Hurricane Michael hit Florida's Panhandle last year, and many residents are still living in FEMA trailers and friends' homes. The community resource center still sees about 50 to 60 people a day, said Joel Schubert, Bay County's assistant manager. Federal money is trickling in, and the county hopes to use it to help fund first-time homeownership or even develop affordable subdivisions.

"Housing has (been) and remains on the forefront of our priorities for the next five years," he said.

In the Florida Keys, two years after Hurricane Irma slashed through the county's affordable housing core, most reconstruction hasn't even begun. Residents are waiting for checks from the government or insurance companies to get started, said Helene Wetherington, head of disaster recovery for Monroe County.

"I think hurricane long-term recovery is going to be day-to-day government business in Monroe County for many years to come," she said.

Similar to when Hurricane Irma smashed into the Keys in 2017 but left tourist capital Key West largely intact, the Bahamian tourism industry has spent a great deal of energy reminding international travelers that Dorian wiped out only the northern part of the archipelago. The Bahamian Ministry of Tourism and Aviation  plans to bring a string of journalists and social media influencers to the functional southern part of the country for "positive and educational coverage" as part of its "Open for Business" campaign.

Lewis, with the Bahamian government, said recovery is "going pretty well," despite the challenges. Debris cleanup is progressing quickly, he said, and the government is in talks to hire even more cleanup crews.

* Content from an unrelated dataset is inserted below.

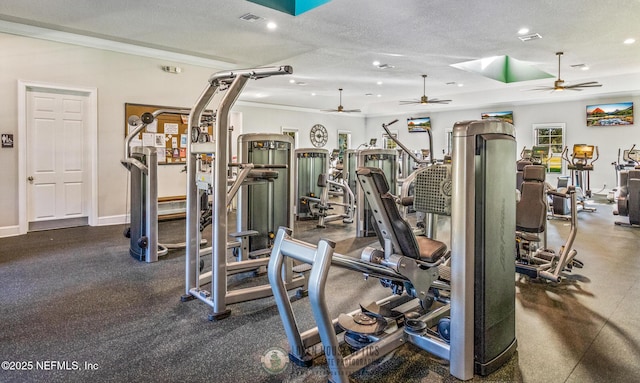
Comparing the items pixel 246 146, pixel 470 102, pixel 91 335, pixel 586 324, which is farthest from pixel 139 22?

All the seaports are open, and the airport in Abaco is fully open, with the Freeport airport scheduled to open for international travel "any day now," Lewis said. Power has mostly been restored but has been tripped up in areas where the power company is deciding whether to underground power lines or switch to microgrids, like Northern Abaco.

The government's planned Family Relief Center, which will temporarily house about 270 families in structures that can withstand 200 mph winds, is set to open in January. Families are expected to stay for up to two years while their homes are rebuilt, "which will take us through another two hurricane seasons," Lewis said.